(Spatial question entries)
________________

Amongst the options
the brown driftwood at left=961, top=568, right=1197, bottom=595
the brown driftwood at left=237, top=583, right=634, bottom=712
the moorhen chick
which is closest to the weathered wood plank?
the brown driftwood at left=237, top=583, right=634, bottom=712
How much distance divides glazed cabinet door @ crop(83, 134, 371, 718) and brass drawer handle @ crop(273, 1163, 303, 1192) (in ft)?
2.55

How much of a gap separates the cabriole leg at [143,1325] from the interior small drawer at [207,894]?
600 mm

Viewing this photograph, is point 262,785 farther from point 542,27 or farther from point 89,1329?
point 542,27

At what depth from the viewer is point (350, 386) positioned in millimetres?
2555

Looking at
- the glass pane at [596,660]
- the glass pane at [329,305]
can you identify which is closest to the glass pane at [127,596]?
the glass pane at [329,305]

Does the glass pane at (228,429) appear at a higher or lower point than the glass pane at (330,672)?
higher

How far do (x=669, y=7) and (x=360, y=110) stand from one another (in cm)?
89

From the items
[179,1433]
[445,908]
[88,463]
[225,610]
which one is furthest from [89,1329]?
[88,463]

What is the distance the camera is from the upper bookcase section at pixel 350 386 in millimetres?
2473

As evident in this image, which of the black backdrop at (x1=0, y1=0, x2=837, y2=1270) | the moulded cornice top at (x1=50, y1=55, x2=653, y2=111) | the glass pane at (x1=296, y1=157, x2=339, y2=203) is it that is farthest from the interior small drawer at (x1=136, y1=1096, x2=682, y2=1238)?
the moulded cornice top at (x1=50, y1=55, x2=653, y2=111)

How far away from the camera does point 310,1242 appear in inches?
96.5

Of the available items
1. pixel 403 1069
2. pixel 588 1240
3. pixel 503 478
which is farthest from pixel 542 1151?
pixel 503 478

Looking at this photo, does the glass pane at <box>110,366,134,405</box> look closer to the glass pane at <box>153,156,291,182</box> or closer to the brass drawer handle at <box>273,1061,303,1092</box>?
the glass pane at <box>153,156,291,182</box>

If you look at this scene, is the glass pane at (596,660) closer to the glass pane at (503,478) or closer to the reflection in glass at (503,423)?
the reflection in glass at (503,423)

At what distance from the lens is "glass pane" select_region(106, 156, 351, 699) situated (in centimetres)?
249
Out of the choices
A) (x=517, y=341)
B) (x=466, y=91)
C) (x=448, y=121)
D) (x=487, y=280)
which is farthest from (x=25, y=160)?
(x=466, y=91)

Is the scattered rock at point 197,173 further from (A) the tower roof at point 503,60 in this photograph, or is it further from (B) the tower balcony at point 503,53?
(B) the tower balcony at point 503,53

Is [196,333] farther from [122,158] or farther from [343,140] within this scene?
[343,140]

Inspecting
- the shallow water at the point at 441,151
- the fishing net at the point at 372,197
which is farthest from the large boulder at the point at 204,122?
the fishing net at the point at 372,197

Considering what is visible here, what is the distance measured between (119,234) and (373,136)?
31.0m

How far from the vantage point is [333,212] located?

________________

> [Set exercise] Every entry should be printed again exactly as written.

> [Response to this exercise]
Amongst the options
the brown driftwood at left=961, top=568, right=1197, bottom=595
the brown driftwood at left=237, top=583, right=634, bottom=712
the moorhen chick
which is closest to the weathered wood plank?
the brown driftwood at left=237, top=583, right=634, bottom=712
How much distance divides glazed cabinet door @ crop(83, 134, 371, 718) and brass drawer handle @ crop(273, 1163, 303, 1192) (in ft)?
2.55

How much of a gap separates the cabriole leg at [143,1325] from the interior small drawer at [207,894]?
600 mm

Viewing this photograph, is point 262,785 farther from point 542,27 or farther from point 89,1329?
point 542,27

At what depth from the viewer is point (350, 386) positioned in millimetres?
2555

Looking at
- the glass pane at [596,660]
- the glass pane at [329,305]
can you identify which is closest to the glass pane at [127,596]?
the glass pane at [329,305]

Does the glass pane at (228,429) appear at a higher or lower point than the glass pane at (330,672)?
higher

How far do (x=669, y=7) and (x=360, y=110) stand from one another (in cm)?
89

From the items
[179,1433]
[445,908]
[88,463]
[225,610]
which one is furthest from [89,1329]?
[88,463]

What is the distance the camera is from the upper bookcase section at pixel 350 386 in millimetres?
2473

As evident in this image, which of the black backdrop at (x1=0, y1=0, x2=837, y2=1270) | the moulded cornice top at (x1=50, y1=55, x2=653, y2=111) | the glass pane at (x1=296, y1=157, x2=339, y2=203) is it that is farthest from the interior small drawer at (x1=136, y1=1096, x2=682, y2=1238)?
the moulded cornice top at (x1=50, y1=55, x2=653, y2=111)

How far away from the camera does point 310,1242 appear in inches?
96.5

Of the available items
1. pixel 403 1069
2. pixel 588 1240
3. pixel 503 478
which is farthest from pixel 542 1151?
pixel 503 478

Looking at this photo, does the glass pane at <box>110,366,134,405</box> look closer to the glass pane at <box>153,156,291,182</box> or closer to the brass drawer handle at <box>273,1061,303,1092</box>?
the glass pane at <box>153,156,291,182</box>

If you look at this scene, is the glass pane at (596,660) closer to the glass pane at (503,478) or closer to the reflection in glass at (503,423)?
the reflection in glass at (503,423)

At what distance from the lens is "glass pane" select_region(106, 156, 351, 699) situated (in centimetres)?
249
Out of the choices
A) (x=517, y=341)
B) (x=466, y=91)
C) (x=448, y=121)
D) (x=487, y=280)
which is farthest from (x=25, y=160)?
(x=466, y=91)

Is the scattered rock at point 197,173 further from (A) the tower roof at point 503,60 in this photograph, or is it further from (B) the tower balcony at point 503,53?
(B) the tower balcony at point 503,53

Is [196,333] farther from [122,158] or farther from [343,140] within this scene?
[343,140]

Inspecting
- the shallow water at the point at 441,151
- the fishing net at the point at 372,197
which is farthest from the large boulder at the point at 204,122?
the fishing net at the point at 372,197

Considering what is visible here, what is the distance measured between (119,234) and (373,136)?
31.0m

How far from the vantage point is [333,212] located?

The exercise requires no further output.